▶ _The data_

--

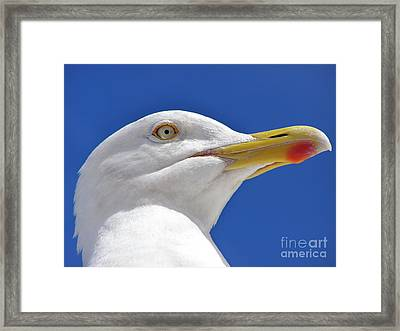 Framed Print featuring the photograph British Herring Gull by Terri Waters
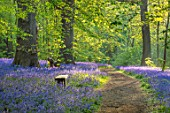HOLE PARK, KENT: THE BLUEBELL WOOD IN SPRING. MAY, FLOWERS, WOODLAND, BULBS, DRIFTS, SCENTED, FRAGRANT, WOODS, PATH, PATHWAYS, SHADE, SHADY, COUNTRY, GARDENS, ENGLISH, BECH, SEAT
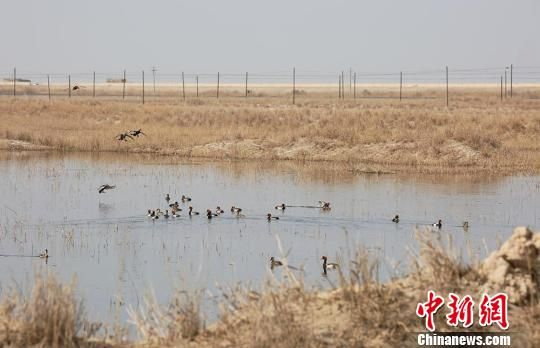 新疆塔克拉玛干沙漠边缘湿地成野生飞鸟乐园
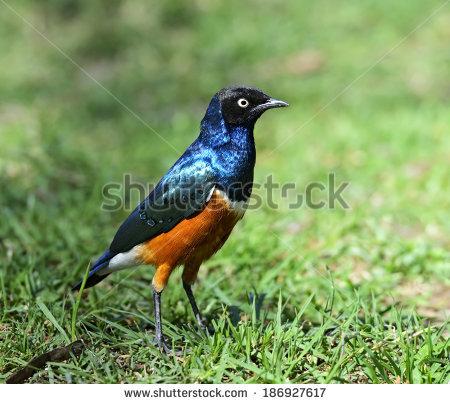 African Beautiful Bird Starling Superb Stock Photos, Images.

--

▶ _Work instructions_
For this exercise, output only the lines from the one bearing "新疆塔克拉玛干沙漠边缘湿地成野生飞鸟乐园" to the end of the material above, exactly as written, with pictures left out.

▶ _Result below_
 新疆塔克拉玛干沙漠边缘湿地成野生飞鸟乐园
 African Beautiful Bird Starling Superb Stock Photos, Images.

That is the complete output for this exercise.